Antonio Banderas entrega talvez a melhor atuação de sua carreira como Salvador Mallo, cineasta que vive isolado entre dores físicas, bloqueios criativos e lembranças do passado. Há algo silenciosamente devastador em sua interpretação, especialmente na maneira como transmite cansaço e vulnerabilidade sem nunca transformar o personagem em alguém completamente derrotado. Salvador parece preso entre o desejo de continuar vivendo e a sensação de que já não consegue mais criar.

A narrativa passeia constantemente entre presente e passado, conectando memórias da infância, antigos amores e relações familiares. Almodóvar transforma essas lembranças em fragmentos emocionais que ajudam a montar o retrato de um homem tentando compreender a própria trajetória. As cenas envolvendo sua mãe, interpretada por Penélope Cruz nas passagens mais jovens e Julieta Serrano nos momentos finais da vida, carregam algumas das emoções mais sinceras do longa.

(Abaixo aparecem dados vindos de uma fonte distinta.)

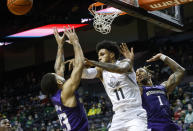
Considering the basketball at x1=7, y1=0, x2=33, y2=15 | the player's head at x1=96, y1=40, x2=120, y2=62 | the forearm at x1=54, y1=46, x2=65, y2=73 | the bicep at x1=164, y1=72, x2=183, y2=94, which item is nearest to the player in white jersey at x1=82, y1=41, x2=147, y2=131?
the player's head at x1=96, y1=40, x2=120, y2=62

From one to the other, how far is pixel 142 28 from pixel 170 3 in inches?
477

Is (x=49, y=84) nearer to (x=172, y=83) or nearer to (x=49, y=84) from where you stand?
(x=49, y=84)

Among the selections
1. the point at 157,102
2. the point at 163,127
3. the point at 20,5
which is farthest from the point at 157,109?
the point at 20,5

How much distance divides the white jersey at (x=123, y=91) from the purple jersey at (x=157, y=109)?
687mm

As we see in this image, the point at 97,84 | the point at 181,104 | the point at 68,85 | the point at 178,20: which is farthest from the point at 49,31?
the point at 68,85

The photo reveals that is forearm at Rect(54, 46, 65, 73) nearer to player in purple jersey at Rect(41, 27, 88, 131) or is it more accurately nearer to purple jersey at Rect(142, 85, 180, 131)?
player in purple jersey at Rect(41, 27, 88, 131)

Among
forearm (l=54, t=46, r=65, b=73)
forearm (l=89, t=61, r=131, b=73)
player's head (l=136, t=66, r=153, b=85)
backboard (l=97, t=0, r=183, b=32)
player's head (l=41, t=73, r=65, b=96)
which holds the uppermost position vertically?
backboard (l=97, t=0, r=183, b=32)

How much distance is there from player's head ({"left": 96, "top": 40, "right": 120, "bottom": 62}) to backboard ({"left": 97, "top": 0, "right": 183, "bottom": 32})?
2.08ft

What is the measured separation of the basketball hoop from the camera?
6.80 m

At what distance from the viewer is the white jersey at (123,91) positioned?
4.25m

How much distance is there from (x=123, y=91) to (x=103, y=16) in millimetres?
2941

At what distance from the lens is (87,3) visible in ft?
49.9

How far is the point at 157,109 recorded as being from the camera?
4.91 meters

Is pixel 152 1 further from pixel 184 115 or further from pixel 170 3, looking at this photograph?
pixel 184 115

Existe uma forte dimensão autobiográfica em Dor e Glória, ainda que o filme nunca dependa disso para funcionar. O diretor brinca com reflexões sobre o cinema, sobre o ato de transformar experiências pessoais em ficção e sobre a dificuldade de separar o artista da própria obra. Em mãos menos talentosas, essa abordagem poderia soar excessivamente narcisista, mas Almodóvar conduz tudo com honestidade e sensibilidade.

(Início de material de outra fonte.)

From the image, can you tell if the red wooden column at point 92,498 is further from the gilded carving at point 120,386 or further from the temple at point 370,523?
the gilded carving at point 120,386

Visualmente, o longa mantém o cuidado estético característico do cineasta espanhol. As cores vibrantes, os ambientes cheios de personalidade e a composição dos cenários criam um contraste interessante com o estado emocional de Salvador. Mesmo quando fala de dor, doença e depressão, o filme permanece visualmente caloroso, quase como se encontrasse beleza justamente nas imperfeições da existência.

Ao mesmo tempo, Dor e Glória evita grandes explosões dramáticas. O roteiro prefere pequenos reencontros, conversas interrompidas e emoções contidas. Isso faz com que o impacto emocional seja mais sutil do que em outros filmes do cineasta, e talvez alguns espectadores sintam falta de momentos mais intensos. Ainda assim, essa contenção parece coerente com a proposta de acompanhar alguém que já vive mais no campo das memórias do que no das paixões arrebatadoras.
Dor e Glória acaba funcionando como uma reflexão amarga e afetuosa sobre o tempo, o corpo e a necessidade de continuar criando mesmo diante da fragilidade. É um filme sobre perdas, mas também sobre permanência, sobre como certas dores nunca desaparecem completamente, apenas aprendem a coexistir com aquilo que ainda nos mantém vivos.